Disfarçada em uma trama de ficção científica, que mostra um mundo cinza e poluído contrastando com as cores vibrantes de roupas e apartamentos, “Ela” nos apresenta a Theodore, um homem que acabou de se divorciar, e trabalha “escrevendo” cartas. É interessante notar sua profissão contextualizada dentro do filme: Theodore parece desfrutar de uma sensibilidade única, um talento para descrever o amor, amizade e todos os belíssimos sentimentos humanos, mas ao final do expediente, ele se vê cercado pelo vazio de seu imenso apartamento. Resumindo: ele é uma pessoa solitária.

Foto: Reprodução

Theodore é um retrato do homem que há muito não se vê em algo sério e concreto. Passa noites em salas de bate papo em busca de sexo rápido, em uma constante fuga por algo que não precise de qualquer laço afetivo. Seja o vício em pornografia ou a prisão de aplicativos como Tinder, quanto mais distante de algo real e sério, melhor. Samantha, portanto, se encaixa perfeitamente nessa ilusão.

Homem & Máquina

Ela não tem corpo e muito menos exerce vontade própria. Ou seja, é “perfeita”. É uma caixa vazia onde Theodore pode colocar todas as suas aflições e melhor, como uma inteligência em constante evolução, pode aprender a lidar com isso. É mais ou menos o que muitos procuram quando buscam por alguém: um depósito. E isso obviamente vai culminar em um relacionamento de pessoas emocionalmente dependentes, o que gera ciúmes e coisas do tipo, e em casos mais graves, até mesmo o abuso.

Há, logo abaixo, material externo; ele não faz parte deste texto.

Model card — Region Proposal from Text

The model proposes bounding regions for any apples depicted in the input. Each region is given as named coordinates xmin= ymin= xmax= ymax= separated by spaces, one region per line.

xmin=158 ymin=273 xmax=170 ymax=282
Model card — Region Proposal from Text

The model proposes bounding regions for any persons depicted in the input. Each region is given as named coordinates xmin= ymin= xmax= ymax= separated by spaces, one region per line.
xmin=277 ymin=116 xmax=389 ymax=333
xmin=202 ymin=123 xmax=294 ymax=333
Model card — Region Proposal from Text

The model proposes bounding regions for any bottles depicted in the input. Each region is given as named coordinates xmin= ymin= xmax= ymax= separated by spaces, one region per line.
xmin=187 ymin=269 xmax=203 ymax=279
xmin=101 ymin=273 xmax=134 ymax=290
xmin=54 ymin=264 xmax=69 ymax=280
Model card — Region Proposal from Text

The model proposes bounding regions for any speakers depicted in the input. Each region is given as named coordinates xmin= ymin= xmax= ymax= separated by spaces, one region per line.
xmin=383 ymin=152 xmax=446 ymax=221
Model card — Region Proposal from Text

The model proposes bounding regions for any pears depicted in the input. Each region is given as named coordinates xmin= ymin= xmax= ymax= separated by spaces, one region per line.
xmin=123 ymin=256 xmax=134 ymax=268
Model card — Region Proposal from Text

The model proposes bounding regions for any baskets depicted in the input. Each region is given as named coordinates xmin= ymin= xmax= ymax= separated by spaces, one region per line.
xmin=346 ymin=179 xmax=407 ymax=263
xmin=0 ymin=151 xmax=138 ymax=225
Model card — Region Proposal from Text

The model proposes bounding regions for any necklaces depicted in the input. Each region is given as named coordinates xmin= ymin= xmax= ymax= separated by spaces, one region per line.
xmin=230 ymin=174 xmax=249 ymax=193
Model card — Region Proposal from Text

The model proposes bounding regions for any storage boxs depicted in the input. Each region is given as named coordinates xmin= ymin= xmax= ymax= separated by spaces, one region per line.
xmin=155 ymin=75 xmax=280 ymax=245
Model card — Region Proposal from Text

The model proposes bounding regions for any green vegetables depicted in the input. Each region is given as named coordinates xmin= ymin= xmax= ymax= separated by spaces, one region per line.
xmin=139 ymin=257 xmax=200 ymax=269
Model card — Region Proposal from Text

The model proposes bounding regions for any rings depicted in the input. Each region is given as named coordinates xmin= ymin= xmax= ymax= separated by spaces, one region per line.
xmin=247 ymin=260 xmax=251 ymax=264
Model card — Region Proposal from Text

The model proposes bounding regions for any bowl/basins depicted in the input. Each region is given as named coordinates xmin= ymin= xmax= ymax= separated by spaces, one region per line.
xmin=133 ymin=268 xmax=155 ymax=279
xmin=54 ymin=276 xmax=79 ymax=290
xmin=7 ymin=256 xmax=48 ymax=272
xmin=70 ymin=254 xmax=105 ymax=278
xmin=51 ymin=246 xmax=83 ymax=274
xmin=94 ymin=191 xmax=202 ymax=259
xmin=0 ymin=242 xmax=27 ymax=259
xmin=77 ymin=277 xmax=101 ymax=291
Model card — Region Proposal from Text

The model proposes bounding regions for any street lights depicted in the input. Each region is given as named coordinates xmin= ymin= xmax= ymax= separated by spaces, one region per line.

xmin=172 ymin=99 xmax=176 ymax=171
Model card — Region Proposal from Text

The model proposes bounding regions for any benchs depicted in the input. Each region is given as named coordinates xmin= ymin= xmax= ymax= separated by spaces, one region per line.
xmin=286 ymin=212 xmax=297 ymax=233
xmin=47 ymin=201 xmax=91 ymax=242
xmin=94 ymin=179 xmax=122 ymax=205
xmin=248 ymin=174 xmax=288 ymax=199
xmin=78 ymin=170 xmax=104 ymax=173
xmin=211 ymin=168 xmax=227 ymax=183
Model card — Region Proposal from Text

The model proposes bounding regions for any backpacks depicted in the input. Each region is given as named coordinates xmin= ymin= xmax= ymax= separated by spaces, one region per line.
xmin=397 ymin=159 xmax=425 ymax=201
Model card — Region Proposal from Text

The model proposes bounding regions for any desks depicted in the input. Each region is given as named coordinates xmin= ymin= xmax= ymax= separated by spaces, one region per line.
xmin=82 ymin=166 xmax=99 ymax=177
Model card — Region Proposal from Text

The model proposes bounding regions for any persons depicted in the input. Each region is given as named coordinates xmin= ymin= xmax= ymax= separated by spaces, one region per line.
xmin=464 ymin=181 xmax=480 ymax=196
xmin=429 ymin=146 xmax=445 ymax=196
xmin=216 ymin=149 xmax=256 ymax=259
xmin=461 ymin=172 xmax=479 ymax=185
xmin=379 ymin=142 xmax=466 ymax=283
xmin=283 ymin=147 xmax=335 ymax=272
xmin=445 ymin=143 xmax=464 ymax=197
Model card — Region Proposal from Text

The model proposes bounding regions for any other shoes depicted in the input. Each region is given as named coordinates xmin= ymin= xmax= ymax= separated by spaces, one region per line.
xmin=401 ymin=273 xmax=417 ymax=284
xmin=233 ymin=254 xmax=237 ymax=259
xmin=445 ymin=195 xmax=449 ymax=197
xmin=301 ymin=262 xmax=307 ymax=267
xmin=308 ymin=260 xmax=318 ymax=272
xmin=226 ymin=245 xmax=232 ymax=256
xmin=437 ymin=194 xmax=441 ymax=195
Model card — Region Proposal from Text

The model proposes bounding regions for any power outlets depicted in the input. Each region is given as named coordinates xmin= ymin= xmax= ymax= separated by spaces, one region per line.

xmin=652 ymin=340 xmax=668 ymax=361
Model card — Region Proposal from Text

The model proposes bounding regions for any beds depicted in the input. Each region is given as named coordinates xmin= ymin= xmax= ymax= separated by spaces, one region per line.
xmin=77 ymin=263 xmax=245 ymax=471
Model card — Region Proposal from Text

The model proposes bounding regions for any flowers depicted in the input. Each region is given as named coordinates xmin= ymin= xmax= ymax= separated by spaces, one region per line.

Enquanto Samantha se expande, Theodore se retrai. Enquanto o SO encontra outras inteligências artificiais iguais a ela e parte em uma busca por conhecimento, Theodore é o homem frustrado em busca de tudo, mas desde que esse tudo seja o que ele tem como certo. “Ela”é um filme de uma mensagem simples sobre relacionamentos, mas principalmente sobre solidão. Antes de conhecer o universo é preciso olhar para dentro de si, onde infelizmente não existe linhas de códios que podem ser alteradas.

Conhecer a si mesmo é aceitar onde está o erro, as falhas. Não se arruma um ser humano do dia pra noite, mas o erro fundamental é negar que eles existem. Theodore só poderá existir com alguém quando se resolver consigo mesmo.